■ Required work ■
**a.** In the article on spot crypto ETF inflows, on what date did Ethereum ETFs see their largest inflows?
**b.** Continue the article on spot crypto ETF inflows from its last sentence.

■ Text segment ■
=-=-=

Spot Crypto ETFs See Inflows as Institutional Adoption Accelerates; Bitcoin ETFs Lead

  • Spot Bitcoin, Ethereum, Solana, and XRP ETFs all saw positive inflows last week, with Bitcoin ETFs recording $411M in inflows on April 14 alone.
  • The sustained inflow streak signals institutional money is rotating into crypto as geopolitical risk eases and macro uncertainty declines.

Spot crypto ETFs across Bitcoin, Ethereum, Solana, and XRP all posted inflows last week, with Bitcoin ETFs recording their strongest day on April 14 ($411M). BlackRock's IBIT led the charge with $34.7M in inflows, while Fidelity's FBTC saw modest outflows of $229M on April 13 (likely profit-taking). The sustained inflow pattern suggests institutional investors are using the dip to accumulate crypto exposure, betting that the ceasefire will hold and macro uncertainty will fade. Ethereum ETFs saw maximum inflows on April 17 ($127.4M), indicating renewed interest in altcoins as risk appetite returns. This is a structural shift: crypto is transitioning from a retail-driven, sentiment-based market to an institutional asset class with steady capital flows.

💡 Spot ETF inflows — when institutional investors buy shares of a spot crypto ETF (which holds actual crypto, not futures), it creates demand for the underlying asset and typically pushes prices higher. Sustained inflows signal institutional conviction.

=-=-=

■ Data section ■
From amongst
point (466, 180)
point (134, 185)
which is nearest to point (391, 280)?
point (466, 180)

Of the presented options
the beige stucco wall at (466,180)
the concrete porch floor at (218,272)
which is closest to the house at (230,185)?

=-=-=

■ Answers to the exercise ■
**a.** April 17, with $127.4M in inflows.

**b.**
What's Ahead

Monday, April 21: US Markets Open; Ceasefire Negotiations Continue — Markets reopen after the weekend with focus on whether US-Iran ceasefire talks in Pakistan will yield progress. Any escalation headlines could trigger a sharp reversal of Friday's gains. Watch for Trump administration statements on negotiations.
Tuesday, April 22: Ceasefire Expires; Critical Inflection Point — The 10-day ceasefire between the US and Iran expires. If talks break down and the Strait of Hormuz closes again, oil could spike back above $100 and equities could sell off sharply. This is the single most important event for markets this week.
Wednesday, April 23: Fed Chair Powell Speaks; Inflation Expectations in Focus — Fed Chair Jerome Powell is scheduled to speak. Expect questions about the Fed's reaction to the oil shock and whether the ceasefire changes the rate-cut calculus. Any hawkish commentary could pressure equities and bonds.

Something Fascinating

Fermi Shares Crater 18% as CEO and CFO Abruptly Depart; Company Down 75% from October IPO

Fermi, a nuclear energy startup backed by prominent venture capitalists, saw its stock plummet 18% in premarket trading after disclosing that CEO Toby Neugebauer and CFO Miles Everson had departed. The company went public in October 2025 at a valuation that implied significant near-term revenue growth, but the stock has since cratered 75%, suggesting the market has lost confidence in the company's ability to execute. The simultaneous departure of the CEO and CFO is a red flag—it typically signals either a strategic pivot, financial distress, or governance dysfunction. Fermi is betting on a resurgence in nuclear energy as AI data centers demand massive amounts of reliable, carbon-free power. But the company's inability to retain its leadership team raises questions about whether it can deliver on that vision. This is a cautionary tale about the risks of IPO-ing too early in a company's lifecycle, especially in capital-intensive industries like nuclear energy where execution timelines are measured in years, not quarters.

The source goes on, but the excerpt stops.